ASSIGNED TASK 1. From the hardware advice, reproduce the passage starting at "The Celeron is crap." and ending at "AMD compatible chipsets)".
ASSIGNED TASK 2. According to the hardware advice, why might the PCI bus throughput issues of the KT333 and KT400 chipsets be a critical factor for the person being advised?
---- SUPPLIED TEXT
A few peanut gallery comments here:

The Celeron is crap. These days, the Celeron is nothing more than a cache-crippled P4, and not worth your time or interest.

While the KT333 and KT400 are the best, most stable chipsets VIA has yet produced, they still have some issues with PCI bus throughput, which is possibly a critical factor for you, since it sounds like you will be using a dedicated video processing PCI card to do most of the work. Intel's implementation of the PCI and AGP standards is just plain better than VIA's, and you will likely get better PCI transfer speeds, and better stability as the PCI bus approches saturation with the Intel chipset. (Note that this is no fault of AMD, it's just the way things are, with VIA being the supplier of the majority of AMD compatible chipsets)

The P4 also excels at handling streaming data types like video, and has better heat related failsafes in hardware (again, quite possibly the fault of the chipset maker)

ANY up to date mobo chipset/processor is going to run somewhat hot, and a case with excellent cooling (like Coolermaster) and a really good PSU like an Antec Smart Power 550 is the best defense.
--------
---- DATA EXTRACT
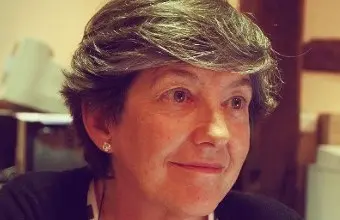 Laura Mintegui
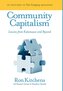 Community Capitalism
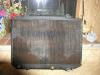 380 SEL/126 radiator, Excellent condition!!-280selradiator.jpg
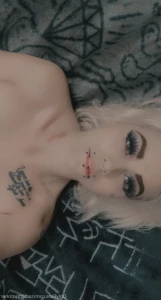 16218063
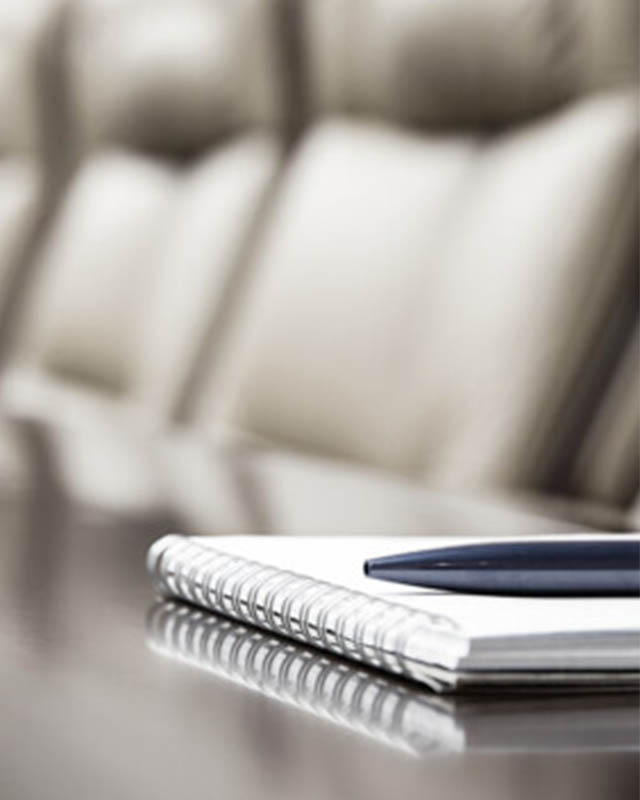 United-Salt-Corporation - News copy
--------
YOUR RESPONSE 1.
The Celeron is crap. These days, the Celeron is nothing more than a cache-crippled P4, and not worth your time or interest.

While the KT333 and KT400 are the best, most stable chipsets VIA has yet produced, they still have some issues with PCI bus throughput, which is possibly a critical factor for you, since it sounds like you will be using a dedicated video processing PCI card to do most of the work. Intel's implementation of the PCI and AGP standards is just plain better than VIA's, and you will likely get better PCI transfer speeds, and better stability as the PCI bus approches saturation with the Intel chipset. (Note that this is no fault of AMD, it's just the way things are, with VIA being the supplier of the majority of AMD compatible chipsets)

YOUR RESPONSE 2. It sounds as if that person will use a dedicated video processing PCI card to do most of the work, so PCI throughput matters a great deal.